*Data records*
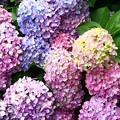 Photos: 色とりどりの紫陽花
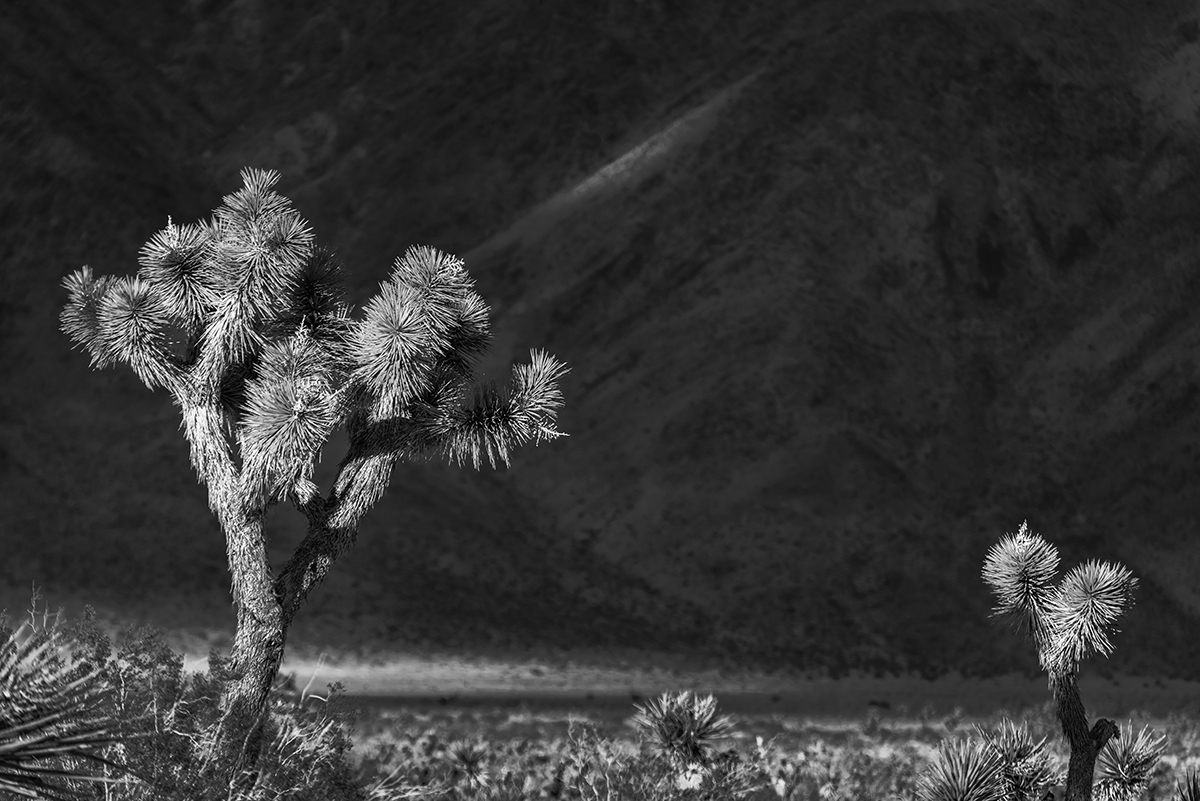 Desert Mountain Landscapes from California(Yucca brevifolia)Image No: 16-002796-bw  Click HERE to Add to Cart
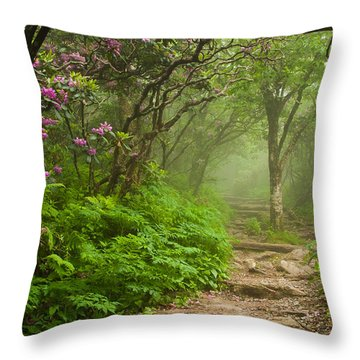 Craggy Steps Throw Pillow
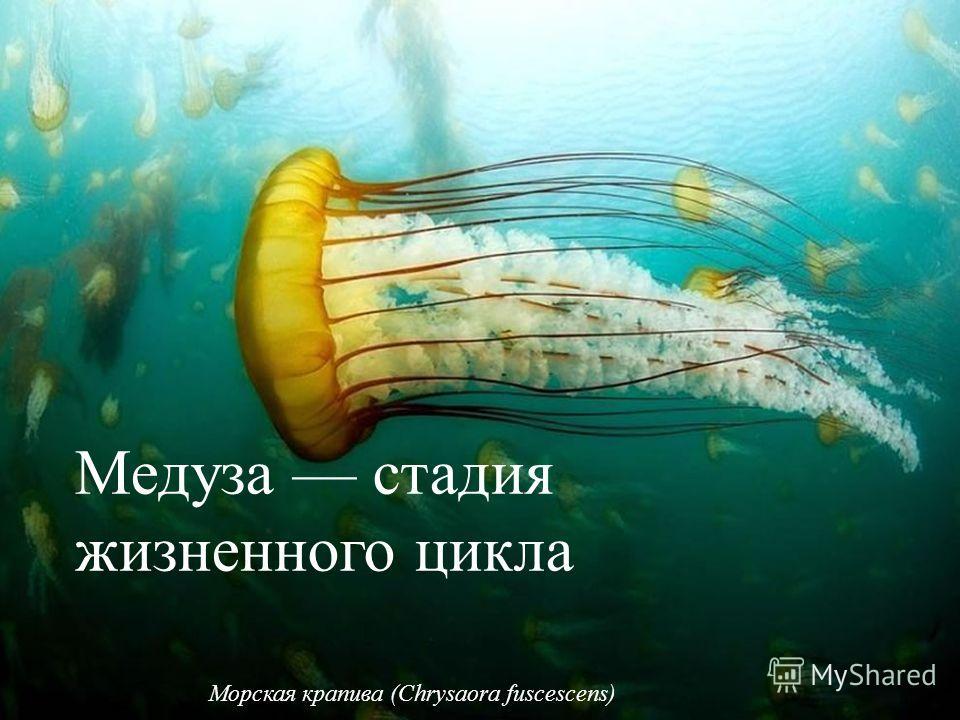 Морская крапива (Chrysaora fuscescens) Медуза стадия жизненного цикла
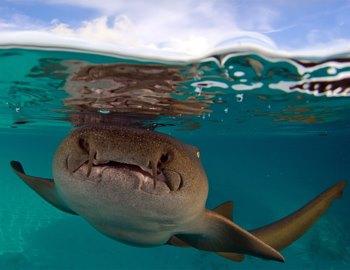 Фото. приближается акула-нянька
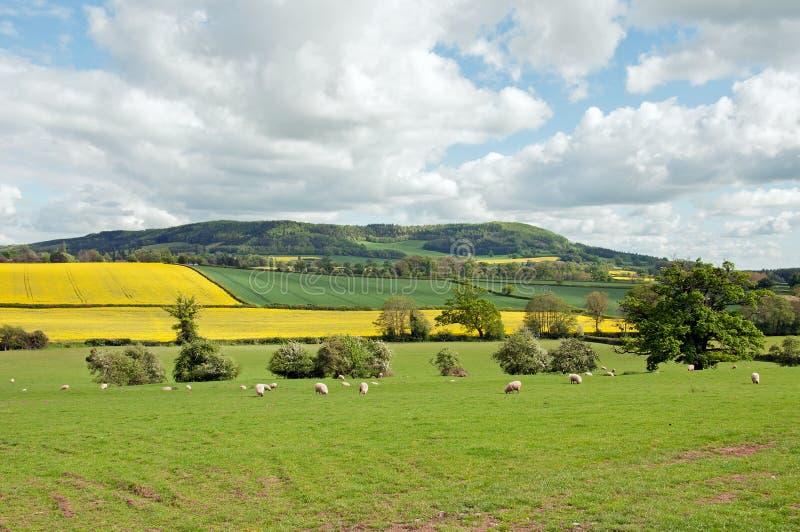 Zomer landbouwlandschap in het Britse platteland stock foto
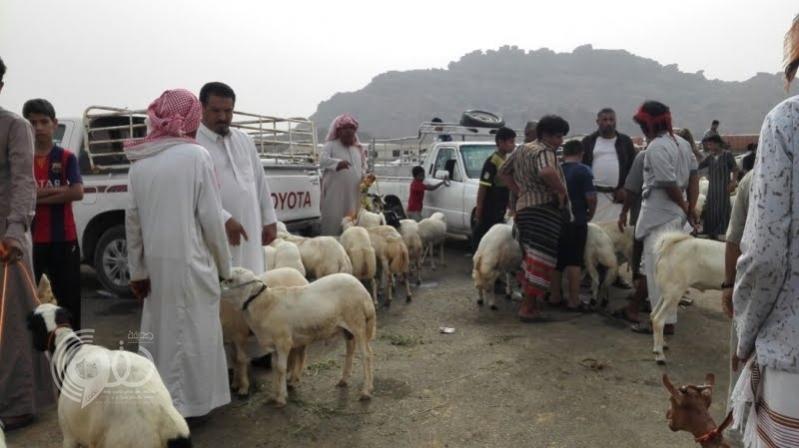 رفع أسعار المواشي 45 % بجازان قبل رمضان
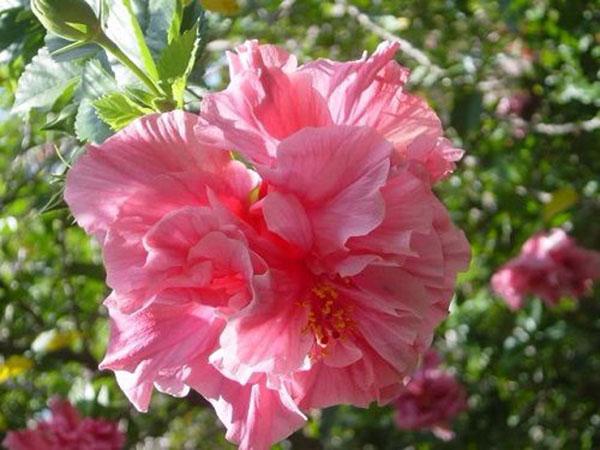 Hoa dâm bụt – Hoa trồng hàng rào, cửa nhà rất đẹp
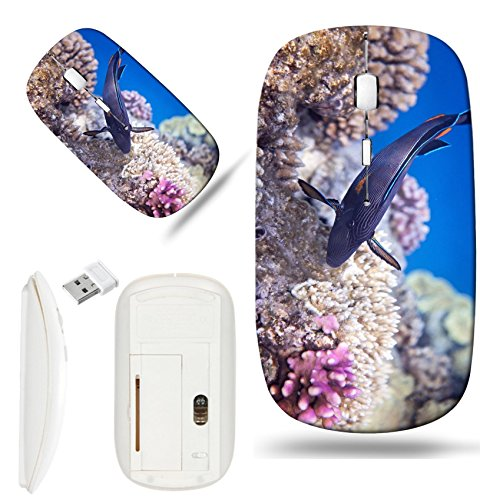 Red Sea Flora Base - Luxlady Wireless Mouse White Base Travel 2.4G Wireless Mice with USB Receiver, 1000 DPI for notebook, pc, laptop, macdesign IMAGE ID: 34984371 Sohal surgeonfish Flora and fauna of the Red Sea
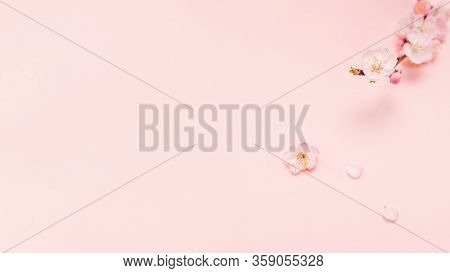 Spring Border Background With Beautiful Pink Flowering Branch. Pastel Pink Background, Bloom Delicat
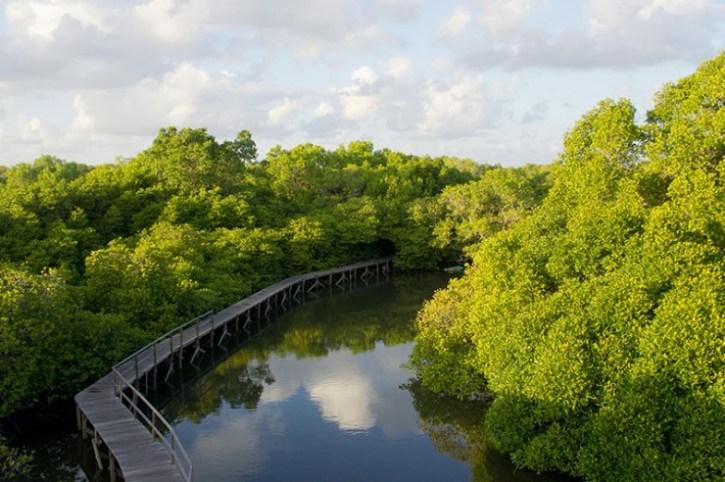 18-mangrove-boardwalk-by-baliislandadventuretours-1-740x492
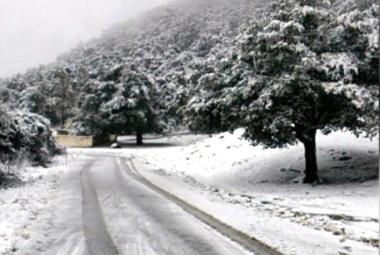 Tunisie – Ain Draham : 4 cm de neige ce matin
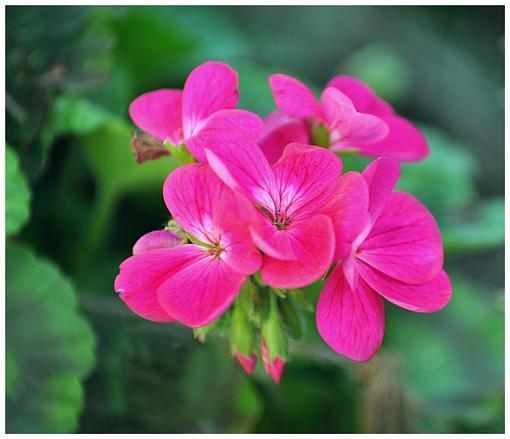 Spring Color 2010-csc_3772a1c.jpg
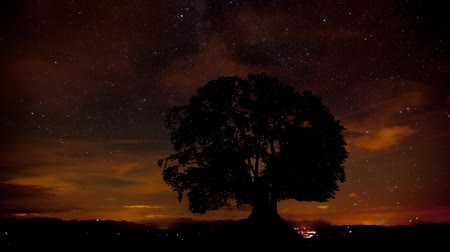 bajor : motion of milky way, clouds and stars behind single tree
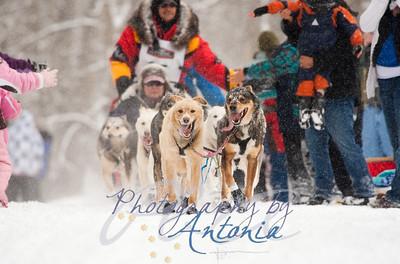Iditarod 40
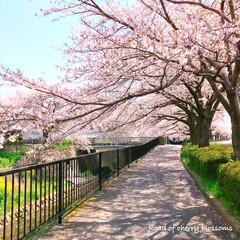 pink/Flower/花/菜の花/また来年/春のおとずれ/... * 桜と菜の花と…𓂃 𓈒𓏸❁ * 桜パ…(3枚目)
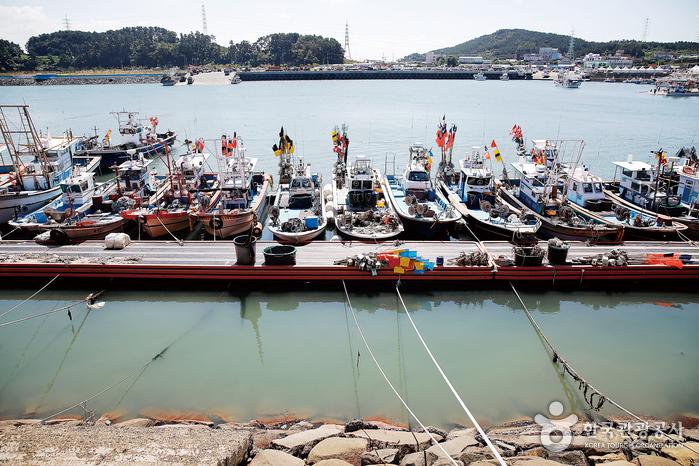 바닷바람을 자장가 삼아 졸고 있는 홍원항의 고깃배들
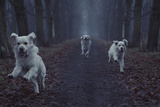 Three White Dogs Running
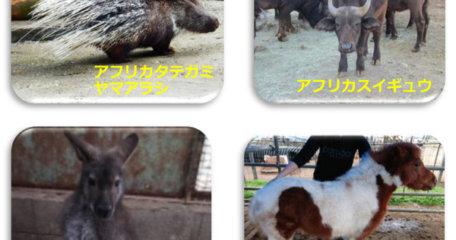 新たに動物が仲間入り~♪ 4種類の動物が増えます♪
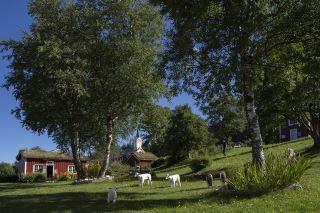 Vevelstad rural musuem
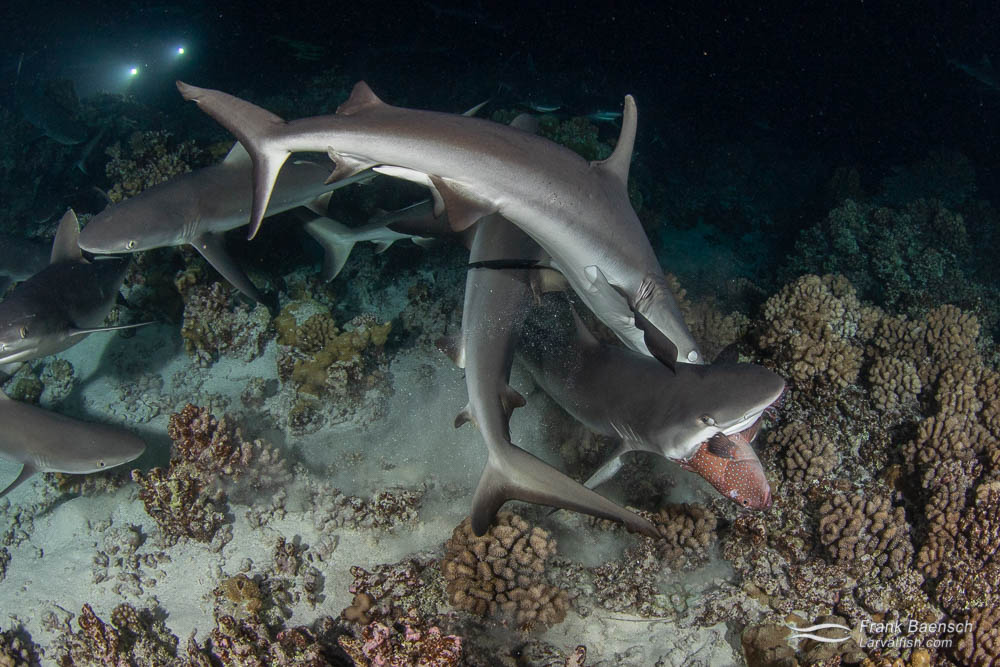 Gray reef sharks (Carcharhinus amblyrhynchos) feed on a grouper at night in Fakarava South Pass (Tetamanu Pass), French Polynesia.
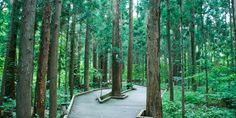 Maruyama Park | Summer | Welcome to Sapporo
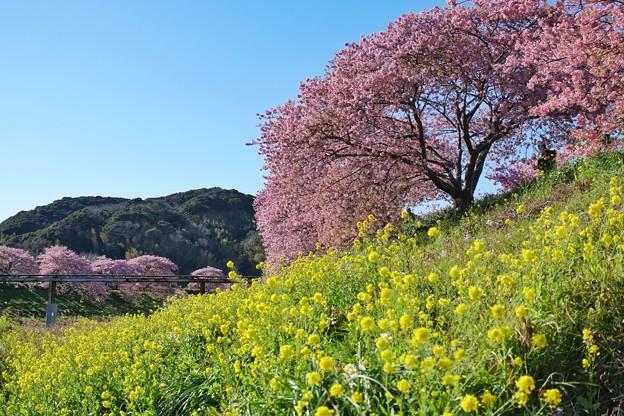 TOM00487みなみの桜と菜の花まつり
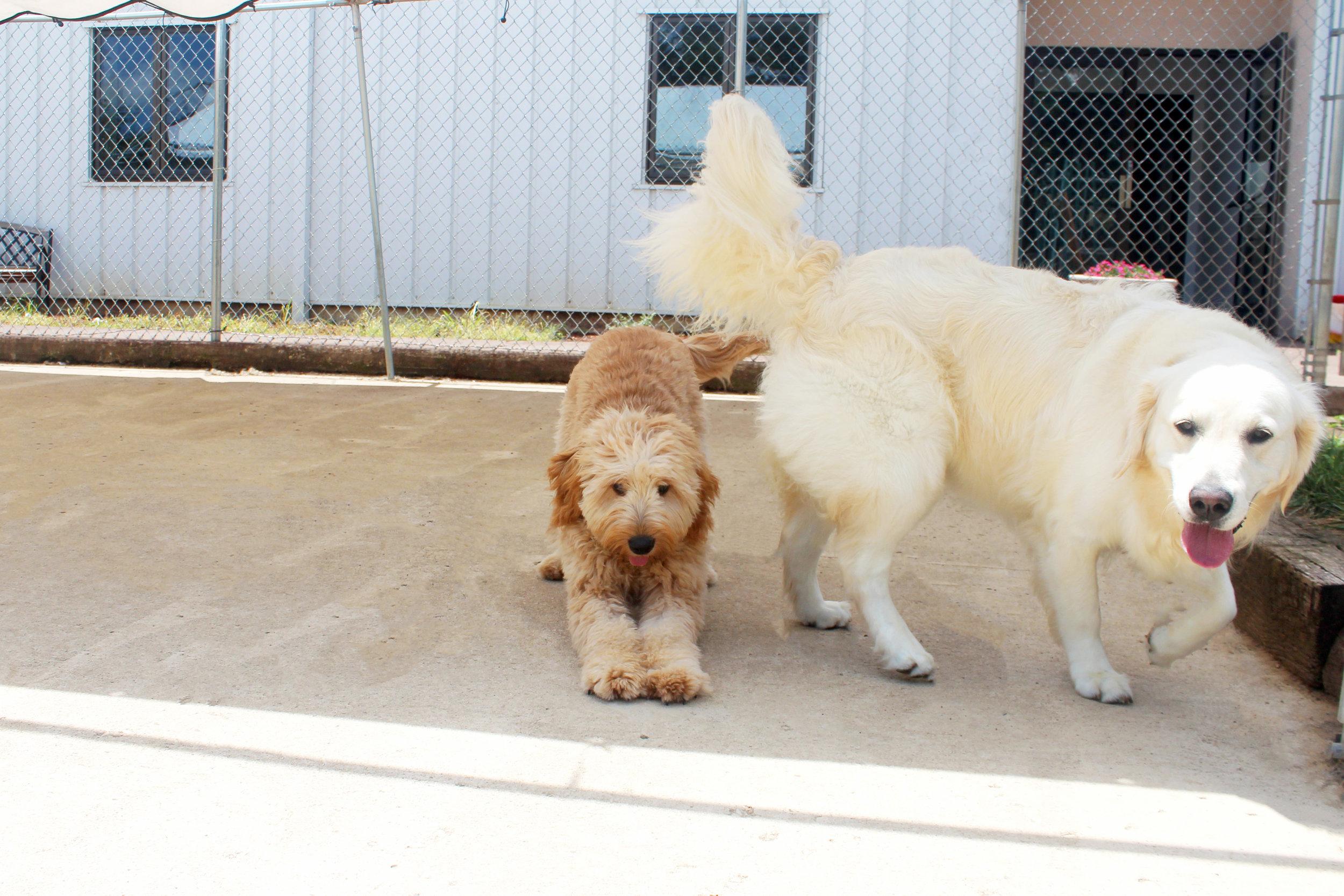 Pet Nation Lodge Daycare Dog Bianca 8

*Exercise*
Dropping every picture, restate the material word for word.

*Worked solution*
 Photos: 色とりどりの紫陽花
 Desert Mountain Landscapes from California(Yucca brevifolia)Image No: 16-002796-bw  Click HERE to Add to Cart
 Craggy Steps Throw Pillow
 Морская крапива (Chrysaora fuscescens) Медуза стадия жизненного цикла
 Фото. приближается акула-нянька
 Zomer landbouwlandschap in het Britse platteland stock foto
 رفع أسعار المواشي 45 % بجازان قبل رمضان
 Hoa dâm bụt – Hoa trồng hàng rào, cửa nhà rất đẹp
 Red Sea Flora Base - Luxlady Wireless Mouse White Base Travel 2.4G Wireless Mice with USB Receiver, 1000 DPI for notebook, pc, laptop, macdesign IMAGE ID: 34984371 Sohal surgeonfish Flora and fauna of the Red Sea
 Spring Border Background With Beautiful Pink Flowering Branch. Pastel Pink Background, Bloom Delicat
 18-mangrove-boardwalk-by-baliislandadventuretours-1-740x492
 Tunisie – Ain Draham : 4 cm de neige ce matin
 Spring Color 2010-csc_3772a1c.jpg
 bajor : motion of milky way, clouds and stars behind single tree
Iditarod 40
 pink/Flower/花/菜の花/また来年/春のおとずれ/... * 桜と菜の花と…𓂃 𓈒𓏸❁ * 桜パ…(3枚目)
 바닷바람을 자장가 삼아 졸고 있는 홍원항의 고깃배들
 Three White Dogs Running
 新たに動物が仲間入り~♪ 4種類の動物が増えます♪
 Vevelstad rural musuem
 Gray reef sharks (Carcharhinus amblyrhynchos) feed on a grouper at night in Fakarava South Pass (Tetamanu Pass), French Polynesia.
 Maruyama Park | Summer | Welcome to Sapporo
 TOM00487みなみの桜と菜の花まつり
 Pet Nation Lodge Daycare Dog Bianca 8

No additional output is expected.